Si l’on devait douter d’un pacte de confiance avec les responsables politiques comme avec les acteurs habituels fortement endommagé, on pourrait en avoir une confirmation implicite lorsque les Français réagissent à des propositions émises pour « stimuler » la démocratie. Le moins que l’on puisse dire c’est que la confiance ne règne pas : mise en place d’un contrôle de la véracité de ce que publient les médias, recours plus fréquent aux référendums, révocation possible des élus à mi-mandat, Référendum d’Initiative Citoyenne sont plus évoqués que des aménagements de type vote par Internet ou par correspondance. Il ne s’agit pas d’une volonté de mettre fin au mandat par délégation (la suppression du Sénat comme de l’Assemblée Nationale sont moins évoqués) que de pouvoir contrôler les élus ou les journalistes. Au final, un tiers des Français parlant de la suppression de la chambre basse et la moitié l’évoquant pour la chambre haute n’est pas anodin. Nous ne sommes pas dans une optique de la fin des élus mais d’une maitrise plus nette par les citoyens.
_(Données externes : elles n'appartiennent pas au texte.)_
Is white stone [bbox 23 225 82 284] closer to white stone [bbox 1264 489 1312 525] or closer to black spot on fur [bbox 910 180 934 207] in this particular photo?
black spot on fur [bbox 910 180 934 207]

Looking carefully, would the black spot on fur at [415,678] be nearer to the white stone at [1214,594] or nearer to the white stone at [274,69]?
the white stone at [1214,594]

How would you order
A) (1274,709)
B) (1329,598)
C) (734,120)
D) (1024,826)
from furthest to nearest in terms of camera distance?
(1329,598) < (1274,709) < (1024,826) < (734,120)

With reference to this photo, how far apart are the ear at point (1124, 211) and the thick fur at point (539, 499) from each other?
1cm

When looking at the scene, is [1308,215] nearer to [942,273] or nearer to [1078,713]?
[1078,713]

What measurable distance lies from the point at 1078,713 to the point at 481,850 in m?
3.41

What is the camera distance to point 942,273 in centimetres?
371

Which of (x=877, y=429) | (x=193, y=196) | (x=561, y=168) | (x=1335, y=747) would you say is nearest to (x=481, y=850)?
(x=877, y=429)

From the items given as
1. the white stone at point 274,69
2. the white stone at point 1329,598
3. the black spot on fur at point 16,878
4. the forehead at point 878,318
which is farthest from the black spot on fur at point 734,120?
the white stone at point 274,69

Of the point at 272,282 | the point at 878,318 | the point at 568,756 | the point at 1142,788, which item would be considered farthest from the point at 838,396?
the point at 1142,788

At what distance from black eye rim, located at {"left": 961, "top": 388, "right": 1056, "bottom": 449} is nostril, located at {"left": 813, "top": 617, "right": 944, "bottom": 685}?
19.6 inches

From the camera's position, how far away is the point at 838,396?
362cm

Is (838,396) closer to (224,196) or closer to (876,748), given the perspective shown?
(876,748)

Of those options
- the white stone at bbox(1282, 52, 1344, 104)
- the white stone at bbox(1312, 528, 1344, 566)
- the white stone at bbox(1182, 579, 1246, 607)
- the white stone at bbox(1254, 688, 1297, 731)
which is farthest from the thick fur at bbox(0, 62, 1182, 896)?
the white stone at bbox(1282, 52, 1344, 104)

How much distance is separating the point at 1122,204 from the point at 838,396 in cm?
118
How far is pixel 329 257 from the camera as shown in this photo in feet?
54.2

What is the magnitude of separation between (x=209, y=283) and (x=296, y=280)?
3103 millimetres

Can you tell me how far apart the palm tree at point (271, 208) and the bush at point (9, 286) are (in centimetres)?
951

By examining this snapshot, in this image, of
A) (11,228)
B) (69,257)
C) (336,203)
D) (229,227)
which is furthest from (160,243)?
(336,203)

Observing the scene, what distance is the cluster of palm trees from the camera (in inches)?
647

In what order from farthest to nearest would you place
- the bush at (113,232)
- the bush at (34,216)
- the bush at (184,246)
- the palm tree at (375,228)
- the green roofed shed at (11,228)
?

Terminons par un point. Le pari que l’économie – et notamment le capitalisme – œuvrerait en faveur de la démocratie ne fait pas sens pour les Français. L’exemple par essence de ce que peut être la dissonance entre puissance économique d’un côté, système politique pour le moins fermé de l’autre se trouve en Chine. Et les personnes interrogées ne pensent pas, dans leur grande majorité, que ce pays deviendra dans les prochaines années une démocratie.